++++ Task material ++++
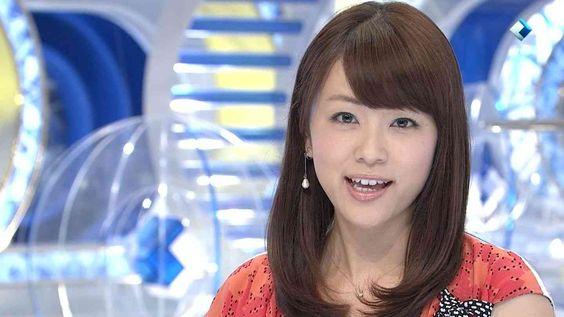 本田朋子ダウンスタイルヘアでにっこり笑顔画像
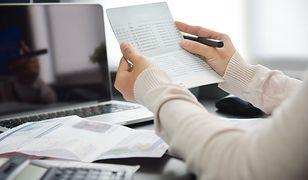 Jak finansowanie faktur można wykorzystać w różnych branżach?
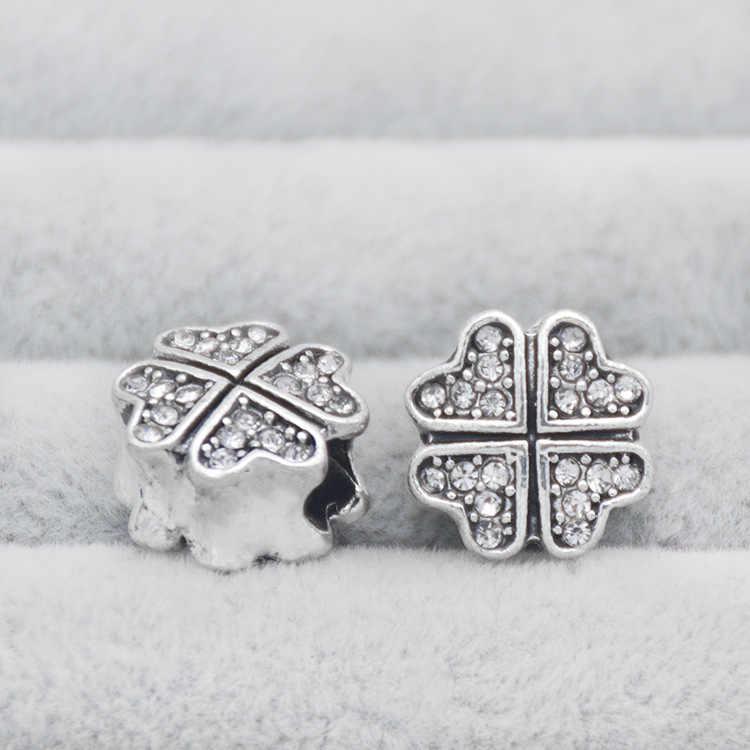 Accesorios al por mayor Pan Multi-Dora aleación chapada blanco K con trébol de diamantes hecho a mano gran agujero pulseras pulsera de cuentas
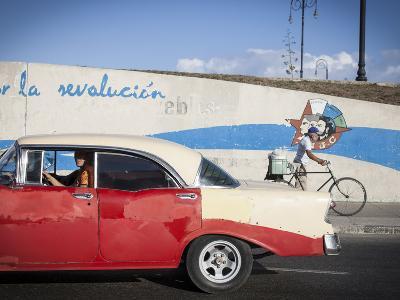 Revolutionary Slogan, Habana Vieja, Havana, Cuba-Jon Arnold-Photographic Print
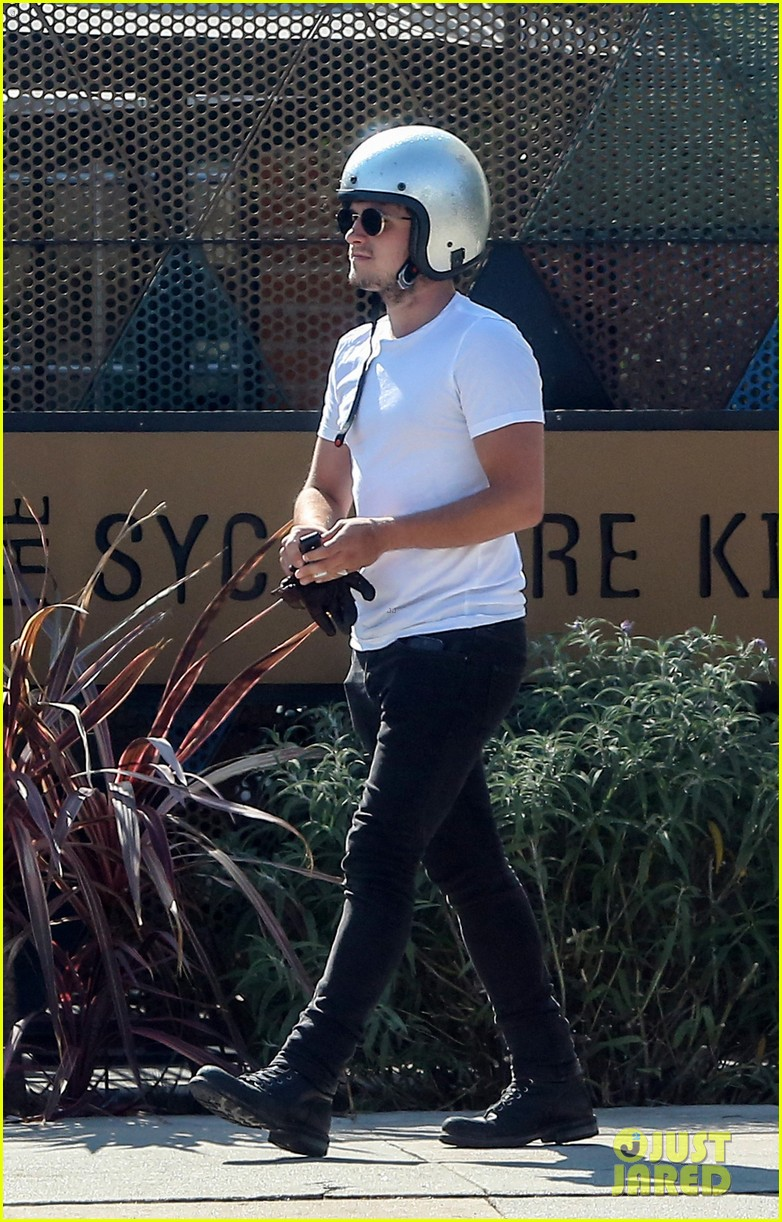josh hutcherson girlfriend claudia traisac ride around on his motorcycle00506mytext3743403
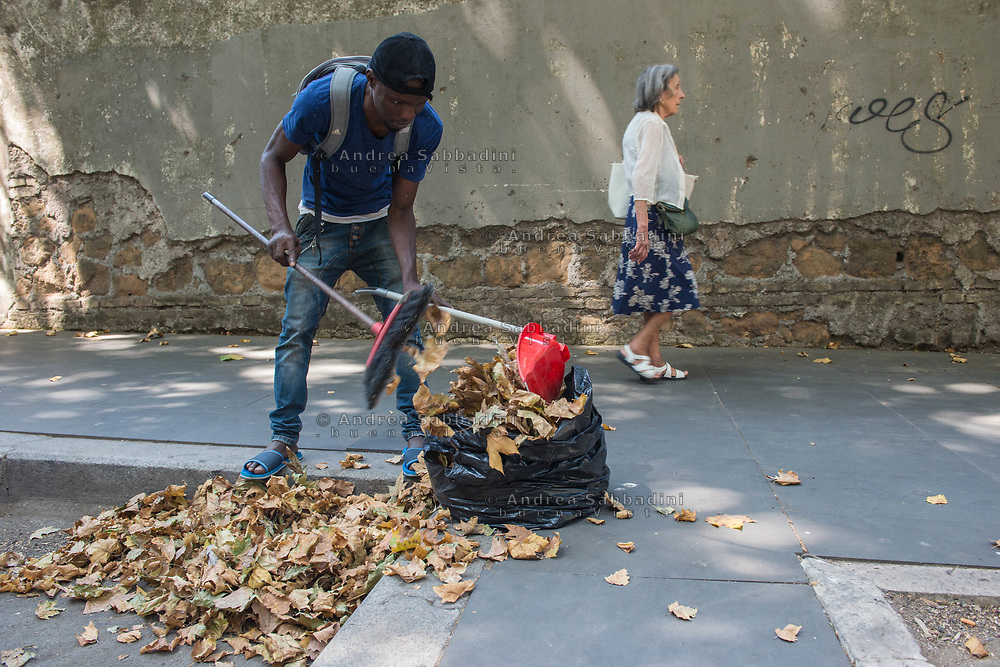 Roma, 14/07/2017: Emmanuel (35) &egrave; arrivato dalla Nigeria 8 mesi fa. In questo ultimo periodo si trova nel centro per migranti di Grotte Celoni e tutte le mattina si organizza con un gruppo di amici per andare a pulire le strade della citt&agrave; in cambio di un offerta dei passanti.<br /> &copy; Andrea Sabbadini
++++
• **To do**: Output all of the records word for word, and keep the pictures out of the copy.

• **Solution for this problem**:
 本田朋子ダウンスタイルヘアでにっこり笑顔画像
 Jak finansowanie faktur można wykorzystać w różnych branżach?
 Accesorios al por mayor Pan Multi-Dora aleación chapada blanco K con trébol de diamantes hecho a mano gran agujero pulseras pulsera de cuentas
 Revolutionary Slogan, Habana Vieja, Havana, Cuba-Jon Arnold-Photographic Print
josh hutcherson girlfriend claudia traisac ride around on his motorcycle00506mytext3743403
 Roma, 14/07/2017: Emmanuel (35) &egrave; arrivato dalla Nigeria 8 mesi fa. In questo ultimo periodo si trova nel centro per migranti di Grotte Celoni e tutte le mattina si organizza con un gruppo di amici per andare a pulire le strade della citt&agrave; in cambio di un offerta dei passanti.<br /> &copy; Andrea Sabbadini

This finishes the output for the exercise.